The existence of environment-related health risks is now being acknowledged in France. According to estimates by the French Ministry of Ecology and Sustainable Development, 30,000 premature deaths per year and 7% to 20% of cancers may be linked to environmental factors such as diffuse source pollution (motor vehicles, pesticides) and point source pollution (incinerators, landfills, industrial facilities). Social inequalities in exposure to environmental risks have been observed in many industrialized countries (United States, Canada, United Kingdom, Netherlands, Germany). France is also directly concerned by this question: are we all equal in the face of pollution, or are the most disadvantaged populations also those with the highest exposure? This short paper reviews the current state of methodological and analytical knowledge on the social distribution of environmental risks with a view to stimulating further research on this issue in France.

Empirical Evidence of Population Concentration in Spain, 1900-2001.

Francisco J. Goerlich

This paper examines the evolution of the population density in Spain over the twentieth century. Using a homogeneous database of the population at a municipal level - elaborated from the eleven censuses carried out between 1900 and 2001 - the paper looks at the general characteristics of population concentration from various perspectives. Focusing on population density, we present empirical evidence supporting the hypothesis that, over time, Spain’s population has undergone progressive concentration, and that this process is still under way. Its main contribution is to offer quantitative support for phenomena which have already been well documented by specialists in more general terms.

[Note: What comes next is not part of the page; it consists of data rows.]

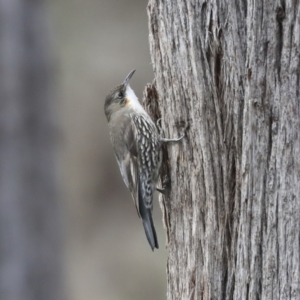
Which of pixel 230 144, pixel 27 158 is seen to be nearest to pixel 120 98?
pixel 27 158

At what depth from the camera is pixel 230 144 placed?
3861 mm

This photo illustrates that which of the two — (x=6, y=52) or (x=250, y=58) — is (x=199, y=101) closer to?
(x=250, y=58)

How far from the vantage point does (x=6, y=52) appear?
25.7 ft

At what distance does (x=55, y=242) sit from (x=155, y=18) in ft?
14.3

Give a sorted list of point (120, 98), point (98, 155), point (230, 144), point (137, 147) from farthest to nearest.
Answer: point (98, 155) → point (120, 98) → point (137, 147) → point (230, 144)

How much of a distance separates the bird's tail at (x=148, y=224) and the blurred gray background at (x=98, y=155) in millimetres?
6626

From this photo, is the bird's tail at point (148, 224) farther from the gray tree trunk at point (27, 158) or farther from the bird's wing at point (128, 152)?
the gray tree trunk at point (27, 158)

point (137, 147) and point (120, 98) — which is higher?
point (120, 98)

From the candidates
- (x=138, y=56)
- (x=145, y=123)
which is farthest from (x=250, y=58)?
(x=138, y=56)

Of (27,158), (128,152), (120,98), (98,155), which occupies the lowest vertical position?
(98,155)

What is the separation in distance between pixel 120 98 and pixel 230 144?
237cm

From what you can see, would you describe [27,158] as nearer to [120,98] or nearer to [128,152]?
[120,98]

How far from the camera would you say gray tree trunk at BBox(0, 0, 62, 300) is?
304 inches

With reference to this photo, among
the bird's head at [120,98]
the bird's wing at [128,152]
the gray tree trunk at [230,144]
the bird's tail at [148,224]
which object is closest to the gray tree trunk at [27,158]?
the bird's head at [120,98]
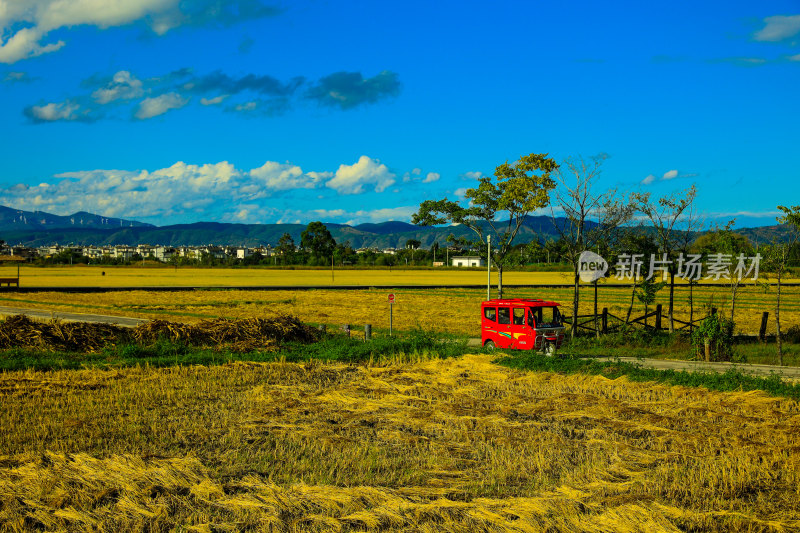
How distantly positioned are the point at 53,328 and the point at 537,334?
17408 mm

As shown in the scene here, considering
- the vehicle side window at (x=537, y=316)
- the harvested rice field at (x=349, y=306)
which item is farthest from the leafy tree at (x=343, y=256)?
the vehicle side window at (x=537, y=316)

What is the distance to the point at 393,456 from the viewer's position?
10609mm

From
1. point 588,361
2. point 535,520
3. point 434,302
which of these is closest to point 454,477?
point 535,520

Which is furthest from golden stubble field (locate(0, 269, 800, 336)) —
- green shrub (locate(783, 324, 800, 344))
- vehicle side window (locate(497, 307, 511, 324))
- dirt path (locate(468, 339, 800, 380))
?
dirt path (locate(468, 339, 800, 380))

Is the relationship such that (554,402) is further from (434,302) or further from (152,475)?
(434,302)

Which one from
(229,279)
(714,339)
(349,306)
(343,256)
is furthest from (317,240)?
(714,339)

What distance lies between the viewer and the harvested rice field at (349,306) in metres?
37.7

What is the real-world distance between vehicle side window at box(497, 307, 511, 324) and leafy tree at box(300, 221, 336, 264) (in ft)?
467

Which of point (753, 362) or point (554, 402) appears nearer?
point (554, 402)

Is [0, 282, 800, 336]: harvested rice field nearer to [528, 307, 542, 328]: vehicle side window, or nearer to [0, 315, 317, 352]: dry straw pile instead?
[528, 307, 542, 328]: vehicle side window

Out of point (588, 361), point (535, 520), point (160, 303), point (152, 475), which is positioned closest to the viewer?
point (535, 520)

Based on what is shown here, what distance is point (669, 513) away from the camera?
805cm

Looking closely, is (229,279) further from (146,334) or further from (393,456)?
(393,456)

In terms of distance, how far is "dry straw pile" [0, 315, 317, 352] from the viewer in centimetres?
2322
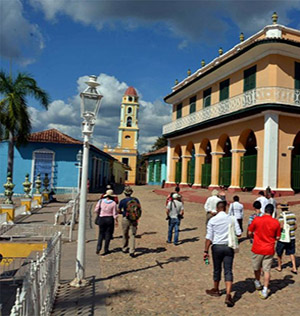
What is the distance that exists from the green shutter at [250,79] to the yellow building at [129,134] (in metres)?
39.1

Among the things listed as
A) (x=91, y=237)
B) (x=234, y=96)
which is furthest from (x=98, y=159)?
(x=91, y=237)

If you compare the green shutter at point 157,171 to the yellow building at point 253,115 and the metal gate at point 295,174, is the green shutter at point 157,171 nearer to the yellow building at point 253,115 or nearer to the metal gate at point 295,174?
the yellow building at point 253,115

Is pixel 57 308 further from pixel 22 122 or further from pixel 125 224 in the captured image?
pixel 22 122

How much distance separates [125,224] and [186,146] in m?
18.2

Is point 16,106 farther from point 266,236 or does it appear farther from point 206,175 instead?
point 266,236

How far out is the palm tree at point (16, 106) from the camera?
19.7 meters

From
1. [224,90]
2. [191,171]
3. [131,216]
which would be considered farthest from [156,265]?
[191,171]

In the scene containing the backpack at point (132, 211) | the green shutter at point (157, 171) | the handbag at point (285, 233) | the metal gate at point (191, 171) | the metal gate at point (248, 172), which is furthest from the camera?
the green shutter at point (157, 171)

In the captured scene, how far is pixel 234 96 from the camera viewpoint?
18.8 metres

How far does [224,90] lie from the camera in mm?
20984

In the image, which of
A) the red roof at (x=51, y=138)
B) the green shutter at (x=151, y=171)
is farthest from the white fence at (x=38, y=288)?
the green shutter at (x=151, y=171)

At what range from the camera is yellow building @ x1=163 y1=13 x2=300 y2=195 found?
→ 1630 cm

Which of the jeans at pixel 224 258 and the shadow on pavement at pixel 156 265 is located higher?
the jeans at pixel 224 258

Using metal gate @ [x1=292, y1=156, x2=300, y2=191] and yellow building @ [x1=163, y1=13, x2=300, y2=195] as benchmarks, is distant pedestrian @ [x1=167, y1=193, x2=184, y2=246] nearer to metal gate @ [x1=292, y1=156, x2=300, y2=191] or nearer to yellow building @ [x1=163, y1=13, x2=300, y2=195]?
yellow building @ [x1=163, y1=13, x2=300, y2=195]
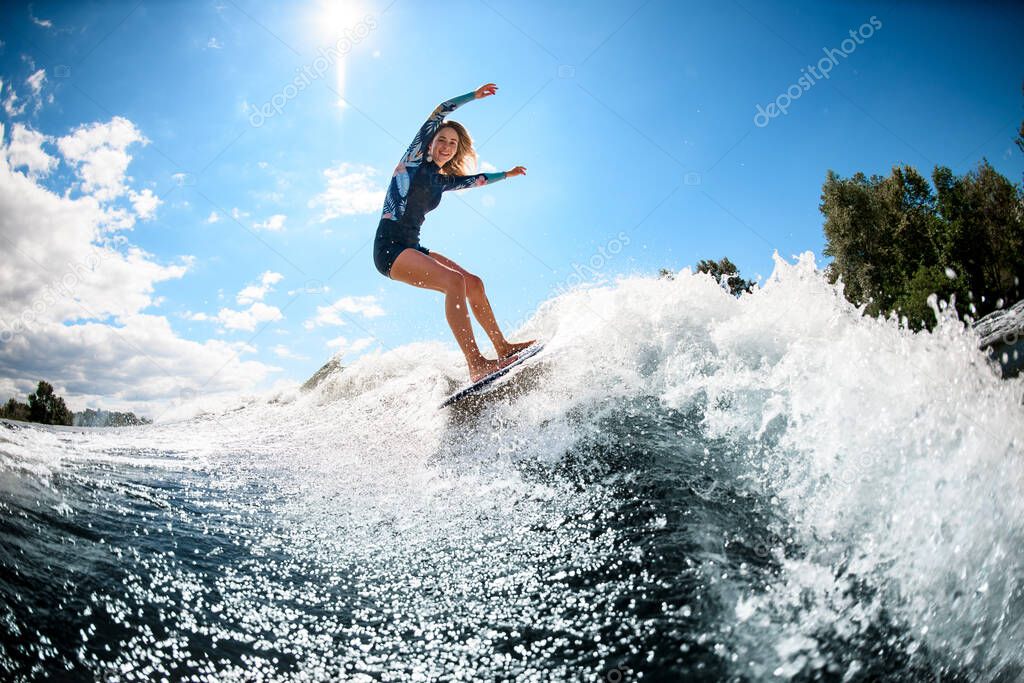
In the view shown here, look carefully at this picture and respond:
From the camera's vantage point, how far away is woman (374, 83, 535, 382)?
5289 millimetres

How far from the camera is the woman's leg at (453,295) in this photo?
5246mm

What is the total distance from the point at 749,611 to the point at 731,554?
29cm

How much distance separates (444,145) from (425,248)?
1.19 metres

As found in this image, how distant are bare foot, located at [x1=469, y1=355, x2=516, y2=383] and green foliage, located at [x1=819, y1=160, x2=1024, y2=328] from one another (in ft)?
68.9

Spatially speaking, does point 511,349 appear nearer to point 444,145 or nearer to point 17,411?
point 444,145

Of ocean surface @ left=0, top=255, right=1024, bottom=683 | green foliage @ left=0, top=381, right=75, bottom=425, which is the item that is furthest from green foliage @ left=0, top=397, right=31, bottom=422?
ocean surface @ left=0, top=255, right=1024, bottom=683

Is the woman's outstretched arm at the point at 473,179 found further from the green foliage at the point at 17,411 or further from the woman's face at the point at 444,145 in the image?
the green foliage at the point at 17,411

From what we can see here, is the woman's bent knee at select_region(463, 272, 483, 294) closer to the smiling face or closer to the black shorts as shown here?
the black shorts

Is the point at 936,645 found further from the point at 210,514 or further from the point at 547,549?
the point at 210,514

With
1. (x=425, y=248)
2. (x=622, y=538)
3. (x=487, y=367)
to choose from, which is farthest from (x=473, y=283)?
(x=622, y=538)

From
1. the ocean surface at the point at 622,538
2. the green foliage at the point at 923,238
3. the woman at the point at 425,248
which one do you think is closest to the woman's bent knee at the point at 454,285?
the woman at the point at 425,248

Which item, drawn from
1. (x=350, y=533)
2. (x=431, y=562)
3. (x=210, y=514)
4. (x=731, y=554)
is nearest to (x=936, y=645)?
(x=731, y=554)

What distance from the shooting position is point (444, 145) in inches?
226

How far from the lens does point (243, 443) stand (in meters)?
5.49
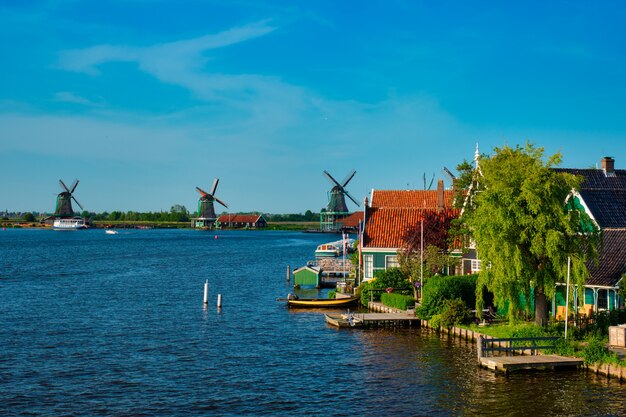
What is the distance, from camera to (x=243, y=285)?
3029 inches

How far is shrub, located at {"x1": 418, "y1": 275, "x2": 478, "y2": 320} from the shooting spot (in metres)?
43.3

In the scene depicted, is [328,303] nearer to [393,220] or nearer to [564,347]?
[393,220]

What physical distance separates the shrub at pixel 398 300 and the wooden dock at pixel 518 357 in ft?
43.1

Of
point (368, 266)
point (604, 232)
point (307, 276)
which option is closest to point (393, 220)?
point (368, 266)

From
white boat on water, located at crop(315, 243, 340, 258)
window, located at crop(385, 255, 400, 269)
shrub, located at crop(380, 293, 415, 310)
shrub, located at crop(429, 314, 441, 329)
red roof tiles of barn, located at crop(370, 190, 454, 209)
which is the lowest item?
shrub, located at crop(429, 314, 441, 329)

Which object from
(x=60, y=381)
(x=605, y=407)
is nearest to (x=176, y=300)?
(x=60, y=381)

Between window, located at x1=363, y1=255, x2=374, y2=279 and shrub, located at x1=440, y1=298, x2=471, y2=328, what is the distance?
16.9 meters

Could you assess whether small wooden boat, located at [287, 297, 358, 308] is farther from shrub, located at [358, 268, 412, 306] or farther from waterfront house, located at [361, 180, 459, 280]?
waterfront house, located at [361, 180, 459, 280]

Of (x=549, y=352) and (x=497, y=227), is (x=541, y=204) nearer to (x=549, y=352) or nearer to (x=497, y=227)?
Answer: (x=497, y=227)

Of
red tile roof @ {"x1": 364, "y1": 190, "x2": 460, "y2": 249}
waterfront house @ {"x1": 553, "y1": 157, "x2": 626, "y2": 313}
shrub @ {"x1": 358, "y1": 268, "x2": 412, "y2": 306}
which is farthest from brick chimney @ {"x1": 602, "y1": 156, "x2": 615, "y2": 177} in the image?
shrub @ {"x1": 358, "y1": 268, "x2": 412, "y2": 306}

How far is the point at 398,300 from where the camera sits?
50.0 metres

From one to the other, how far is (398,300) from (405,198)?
21.0 meters

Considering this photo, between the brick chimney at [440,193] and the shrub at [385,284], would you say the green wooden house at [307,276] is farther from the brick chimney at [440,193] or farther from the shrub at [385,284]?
the shrub at [385,284]

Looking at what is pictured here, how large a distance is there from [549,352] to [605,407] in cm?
678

Do Immigrant-Origin Students Progress Faster at School? The Case of France

Héctor Cebolla Boado

Do immigrant-origin students progress faster at school than children with French-born parents? To answer this question, this article analyses longitidunal data from a panel of students entering secondary education in France in 1995. As suggested by part of the significant literature, the empirical analyses on performance in lower secondary schooling here presented reveal that the children of immigrant families progress faster than those of natives. However, this does not mean necessarily that they learn more or that they are more skilled or motivated than their native counterparts as could be deduced from the positive self-selection hypothesis. On the contrary the evidence shows that this only happens because they depart from lower grades at the beginning of the period under observation.